With what delight, then, I found that a course in Employment Management was to be given in the city, and by a group of men reputed to be authorities on the subject. It was to be an evening course, so I could avail myself of it. Believing that my position as employment manager would render me eligible, I laid my qualifications, with no misgivings, before the academic gentleman who received me. He cleared his throat. He was afraid my preparation was not adequate. I admitted I had no degree, but my credits for college and university work were more, in the aggregate, than is necessary for a degree. When he still refused me any encouragement, I asked if I could come to hear the lectures, paying the fee, and asking for no certificate or endorsement of any kind. He was afraid not, and definitely ended all my hopes with a final dry ‘ Sorry! ‘
It was a keen blow, and I had hardly recovered from its sting when one evening, long after closing-time, Mr. Barney, staying late also, summoned me with a lift of his head. What had I done wrong? To my surprise, as I came up he blurted out: ‘ I want you to know we’re delighted with your work. Holy Moses! The way you handle the crowd is a marvel, and everyone leaves you with a smile, whether she gets a job or not.’
Here was balm for my recent wound, but it was the English Sparrow who deserved some of the credit Mr.

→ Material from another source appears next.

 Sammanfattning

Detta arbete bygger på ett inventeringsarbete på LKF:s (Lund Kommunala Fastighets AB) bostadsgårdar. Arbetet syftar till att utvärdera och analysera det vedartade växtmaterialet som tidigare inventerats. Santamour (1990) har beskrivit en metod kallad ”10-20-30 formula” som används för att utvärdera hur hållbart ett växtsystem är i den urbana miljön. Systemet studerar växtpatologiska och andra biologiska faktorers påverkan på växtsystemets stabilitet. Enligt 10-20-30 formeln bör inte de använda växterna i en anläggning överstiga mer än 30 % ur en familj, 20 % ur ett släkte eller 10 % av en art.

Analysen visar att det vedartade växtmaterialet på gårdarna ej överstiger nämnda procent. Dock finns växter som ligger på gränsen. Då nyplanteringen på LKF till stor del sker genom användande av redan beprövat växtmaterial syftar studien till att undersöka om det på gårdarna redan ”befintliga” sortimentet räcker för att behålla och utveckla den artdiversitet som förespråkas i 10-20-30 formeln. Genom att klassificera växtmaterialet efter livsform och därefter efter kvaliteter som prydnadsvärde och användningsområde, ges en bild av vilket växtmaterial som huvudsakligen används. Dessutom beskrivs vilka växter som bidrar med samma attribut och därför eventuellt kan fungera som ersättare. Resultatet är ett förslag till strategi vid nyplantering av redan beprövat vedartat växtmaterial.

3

Barney had given me. At the end of a frantically busy Monday he had come to my desk and asked, ‘Do you mind if I tell you something?’
‘Why, no,’ I answered, not too cordially. The little assistant chief clerk’s busybody manner annoyed me when I was tired.

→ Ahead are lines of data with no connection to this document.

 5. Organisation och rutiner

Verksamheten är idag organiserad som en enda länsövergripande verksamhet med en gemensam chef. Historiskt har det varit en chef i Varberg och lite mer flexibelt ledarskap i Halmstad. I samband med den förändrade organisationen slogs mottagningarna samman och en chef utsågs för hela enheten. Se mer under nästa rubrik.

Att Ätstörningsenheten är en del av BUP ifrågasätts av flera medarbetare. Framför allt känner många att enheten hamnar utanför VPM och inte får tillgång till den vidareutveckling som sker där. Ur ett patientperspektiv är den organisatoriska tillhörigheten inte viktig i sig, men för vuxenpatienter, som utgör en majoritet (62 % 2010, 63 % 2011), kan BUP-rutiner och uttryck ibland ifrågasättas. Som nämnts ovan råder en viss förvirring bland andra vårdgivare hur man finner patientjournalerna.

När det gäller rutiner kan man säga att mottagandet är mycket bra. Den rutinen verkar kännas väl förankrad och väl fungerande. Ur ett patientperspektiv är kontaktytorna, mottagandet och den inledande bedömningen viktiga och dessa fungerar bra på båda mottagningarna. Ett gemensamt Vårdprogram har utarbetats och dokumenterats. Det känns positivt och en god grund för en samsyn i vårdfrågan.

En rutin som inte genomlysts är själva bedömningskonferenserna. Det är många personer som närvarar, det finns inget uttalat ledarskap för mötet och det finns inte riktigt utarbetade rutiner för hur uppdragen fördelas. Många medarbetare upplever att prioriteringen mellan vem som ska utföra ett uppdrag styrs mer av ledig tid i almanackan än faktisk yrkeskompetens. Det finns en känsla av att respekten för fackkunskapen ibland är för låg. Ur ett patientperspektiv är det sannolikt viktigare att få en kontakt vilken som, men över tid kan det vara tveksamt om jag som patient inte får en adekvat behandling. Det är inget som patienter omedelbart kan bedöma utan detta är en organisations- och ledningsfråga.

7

‘I know it’s none of my business,’ he began, ‘but you’re making a lot of applicants hopping mad. You don’t take ‘em in order.’
‘How can I, with such a mob?’
‘Oh, well, it’s none of my business, of course; but I thought maybe you’d like to know.’

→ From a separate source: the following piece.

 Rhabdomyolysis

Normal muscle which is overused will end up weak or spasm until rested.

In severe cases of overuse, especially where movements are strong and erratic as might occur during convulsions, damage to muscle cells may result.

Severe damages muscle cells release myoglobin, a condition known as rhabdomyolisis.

The little whippersnapper, telling me how to run my job! I tried to dismiss the incident from my mind, but it stuck. All of a sudden, on my way home, a light broke. I was handling the waiting crowd badly.
Next morning I noticed my neighbor, the assistant chief clerk, fidgeting even more than usual. It was not long till he crossed the aisle. ‘I want to beg your pardon,’ he started. I stopped him. ‘Don’t you dare! You did me a great service. I’m going to work out a system that will take care of applicants in order, or admit I’m unfit for this job.’ He looked a trifle foolish as I ended warmly, ‘Thank you more than I can say. I consider you my friend.’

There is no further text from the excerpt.